Разыгрались по законам обратного течения времени. Бегали на четвереньках вокруг стола, прыгали через стулья, повизгивая, посвистывая. У него были мускулистые футболистские ноги. Гонял ее по всей квартире, по-дикарски вопя:
— Дави нежного гада!
Сцапал в углу за шкафом:
— Смеяться надо мной? Не выйдет, дева! Смерть или живот?
— Погоди…
Прыгнула, как тигрица, заломила ему руку за спину, вытолкала из дома. Из окна выбросила в сад ему костюм, туфли.
Решительность ее была наследственна. Когда-то бабушка Вера вот так же бурей выметывала из палатки штаны товарища по экспедиции в тайге.
Светаев стоял под кроной пробкового дерева, грозился любовно:
— Ну, милая стерва, попадешь в мои руки. Я объезжу. Вру? Ну зачем мне скрипеть шейными позвонками?

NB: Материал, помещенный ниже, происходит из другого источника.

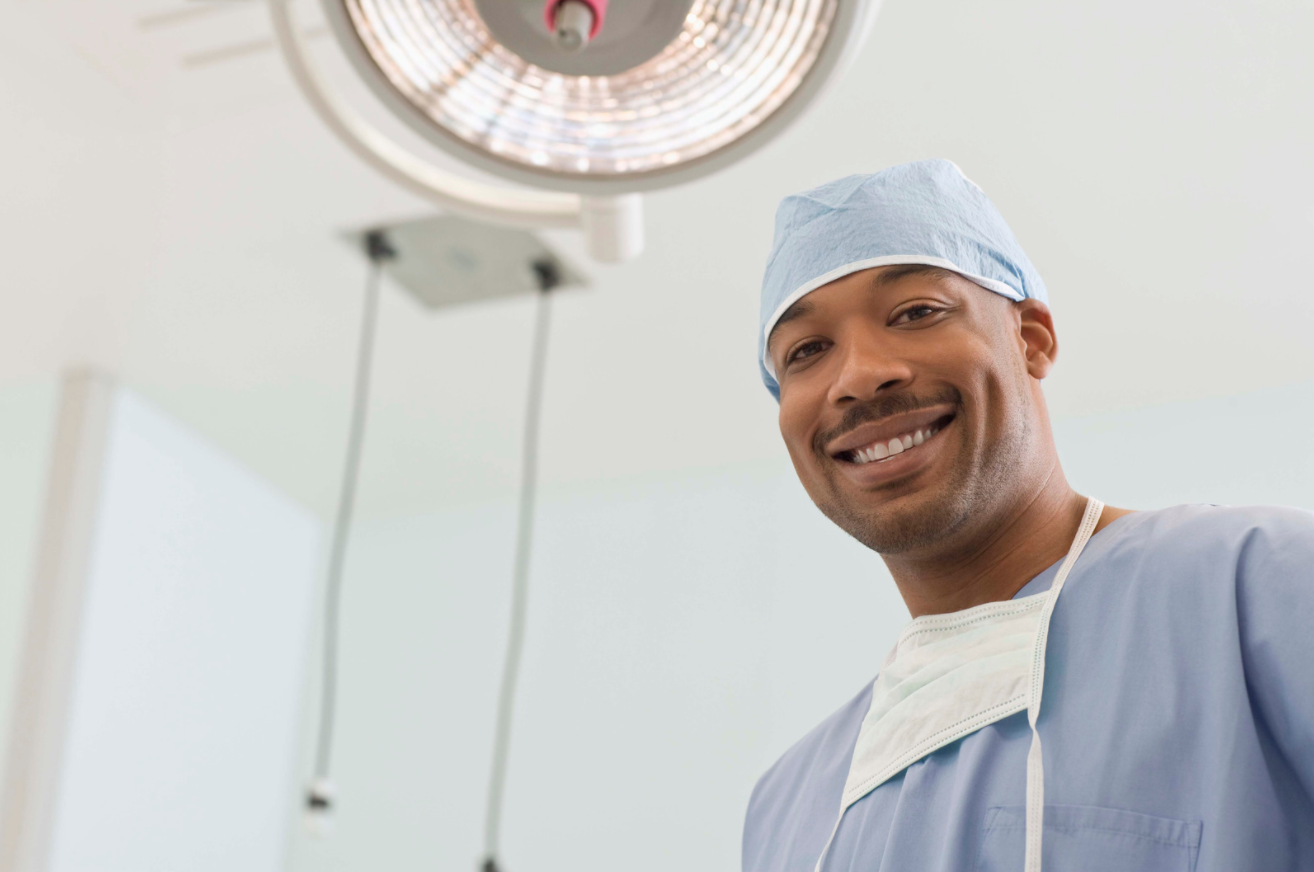 Surgeon in the operating room smiling at camera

Спел перед окном Серафимы частушку на танцевальный мотив польки-бабочки, приплясывая:
Коз любить — брыкаются,
Баб любить — ругаются.
Лучше нет — девок жать,
Сами набиваются.
Время расширяло разводья между ними, вымывало из сердца Серафимы веселость и уверенность в себе. Растравлялась Серафима до ненависти к Истягину.
Оставалось немного ночей до отправки Истягина на фронт, а он все еще почему-то не решался. А уж она-то была уверена, что поженятся, мать схлопотала ей комнату с отдельным ходом, и обе облегченно вздохнули и расплакались — тосковали по воле. Но волю эту Истягин не отнимал, все больше трезвея от готовности Серафимы на супружескую близость.
В морской форме Истягин предстал по-чудному лихим и по-родному желанным.
— Какой бравый… Я боюсь за себя.
Он засмущался. Робок? Недоверчив?
Маленький столик разделял их, с каждой минутой становясь все более неодолимым препятствием. И все меньше требовалось усилий с ее стороны, чтобы не отдать свои руки в его крупнопалые, покоившиеся на столике. Положенный ему по увольнению час они томились в пустом вымученном разговоре, тупея до взаимного отвращения.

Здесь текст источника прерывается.